Handle Sigma problems with variation and centering problems

There are two types of problems that arise within a process: problems with variation and problems with centering. The goal is to have a process that targets a target with minimal variation. Continuous decision tools are used to describe the nature and extent of these two types of problems when studying a continuous CT characteristic. With variation problems, we draw conclusions about the standard deviation or the variance of the population based on sample data. With centering problems, we draw conclusions based on the average or median of the population based on sample data.

Confidence intervals allow us to estimate population parameters (mean, standard deviation, etc.) within a range of values ​​set to a pre-assigned probability called “confidence level”.

The One Sample t-Test and Z-Test are used to compare the population mean with a value like the target. The t-Test is normally used for small samples (30). However, as the sample size increases, the results of the t-Test approach the Z-Test.

When we want to determine the influence of factors such as procedures, material type, mounting sequence, temperature, etc. during our process, we can use the Two-Sample t-Test to determine if the mean of a CT characteristic changes significantly under two different conditions. For 2 or more conditions, we can use the One-Way ANOVA Test (analysis of variance).

The homogeneity of variance tests is used to determine whether the variances of a CT characteristic change significantly under two or more different conditions introduced by one factor.

With the Two-Way ANOVA we can analyze the effect of two factors on a CT characteristic. An interaction effect between the two factors means that they have a combined effect on the CT trait.

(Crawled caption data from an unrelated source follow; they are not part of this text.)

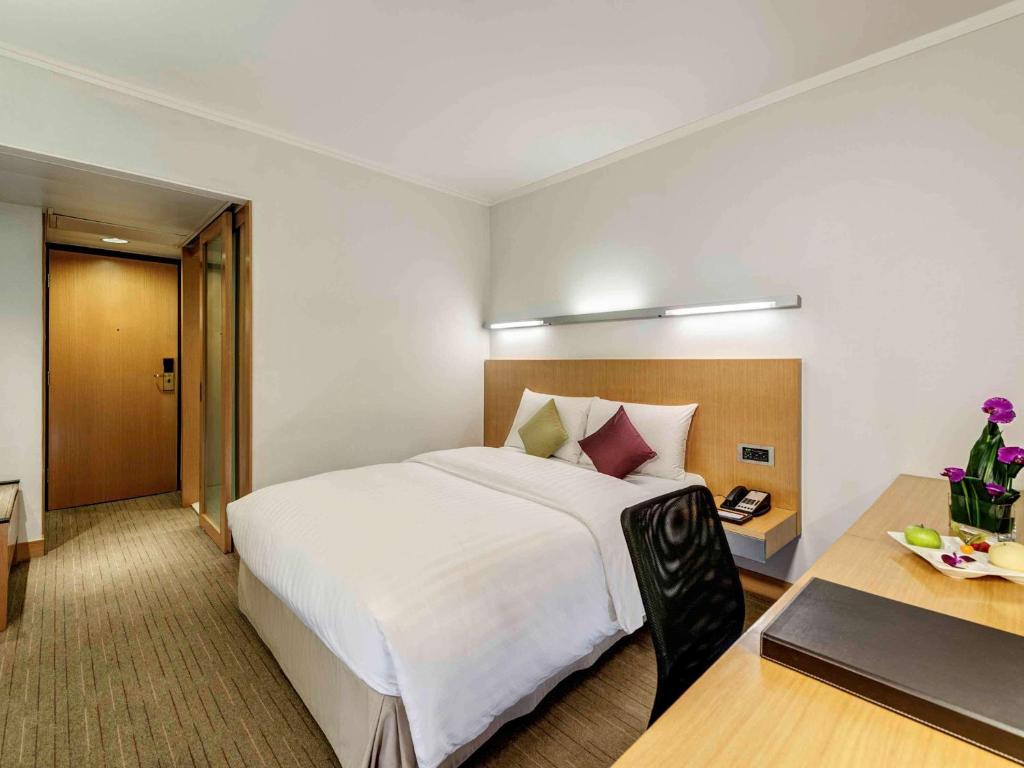 Postel nebo postele na pokoji v ubytování Novotel Century Hong Kong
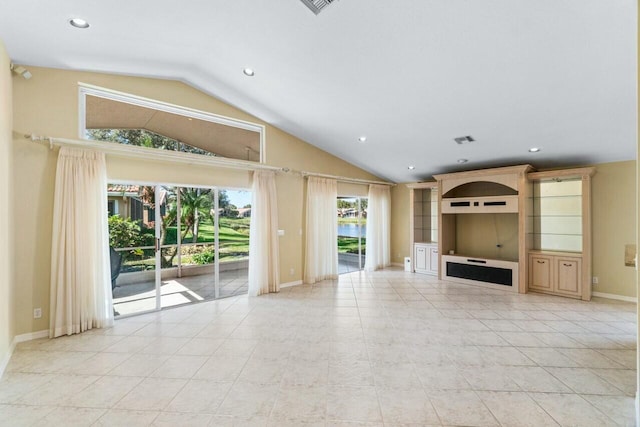 unfurnished living room featuring light tile patterned flooring and vaulted ceiling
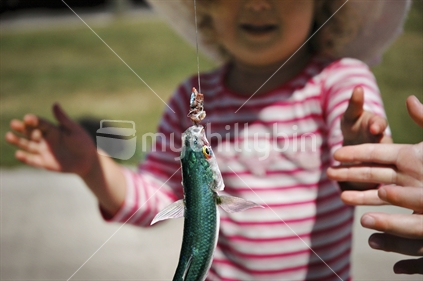 Kids get excited about catching a little fish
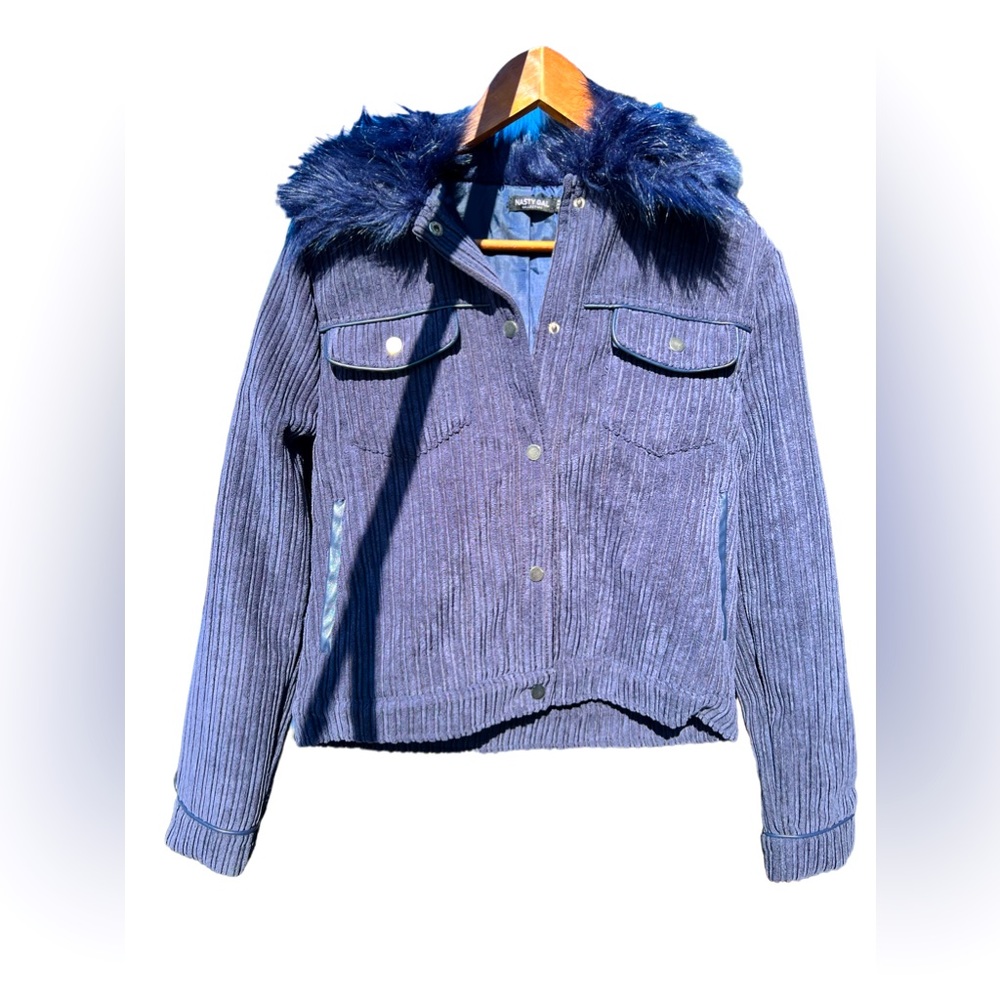 Corduroy Jacket with faux fur collar and faux leather trim.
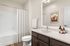 furnished bathroom with sink, toilet and bathtub in apartment home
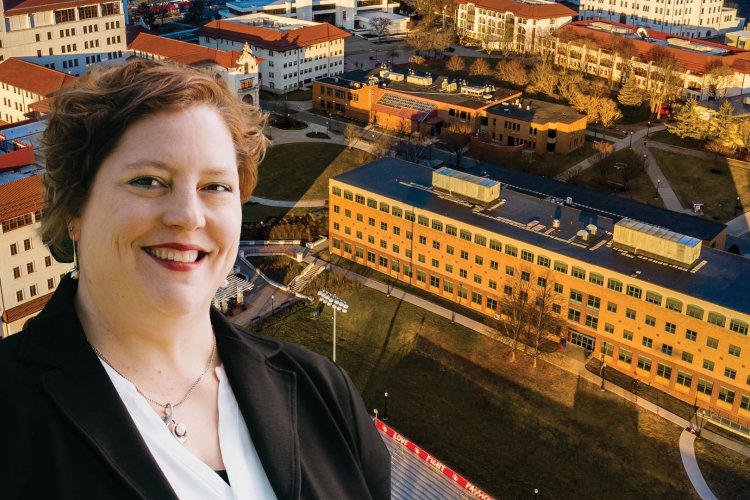 Amy Thompson posing with a photoshopped building behind her.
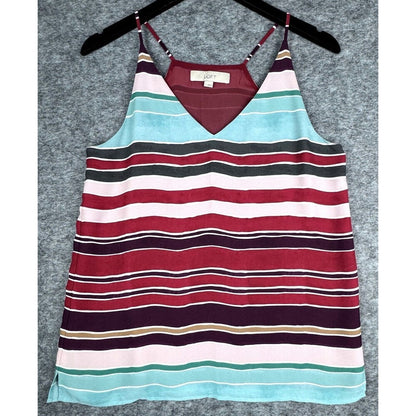 A striped camisole tank top with thin straps, hanging on a black hanger against a textured gray background. The top features horizontal stripes in red, light blue, white, dark gray, and deep purple.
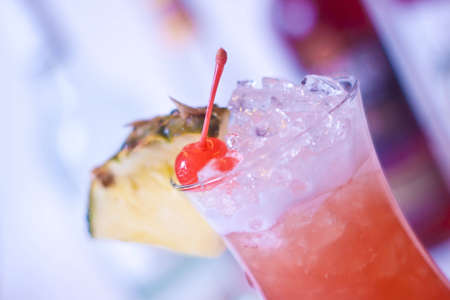 cocktail iced pineapple and cherries and bottles of alcohol in the backgroundの写真素材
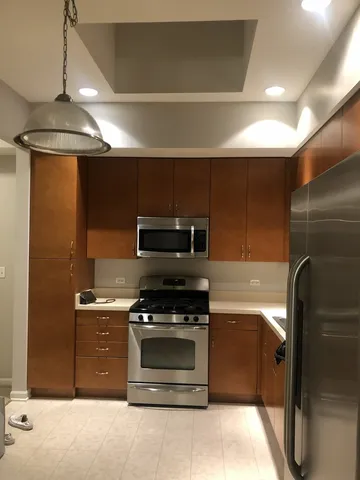 a kitchen with stainless steel appliances granite countertop a stove and a refrigerator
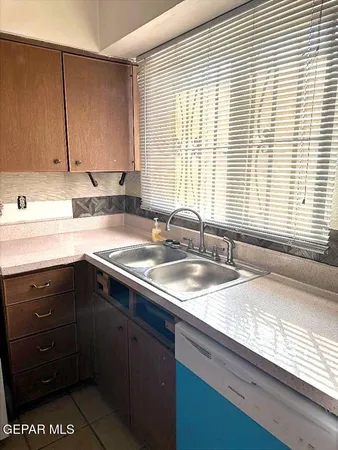 a stove top oven sitting inside of a kitchen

The correlation coefficient is used to calculate the strength of the linear relationship between a continuously dependent variable (Y) and a continuously independent variable (X). If the relationship is strong, an equation describing this relationship can be obtained by linear regression analysis. With an appropriate line plot we can visualize the comparison with prediction bands. Most continuous decision-making tools assume that the data comes from a normal population. If it is not possible to characterize the population distribution or if the distribution is not normal, non-parametric tests can be used. Instead of studying the mean, these tests use the median because it is a more appropriate measure of the central tendency for data from non-symmetric distributions.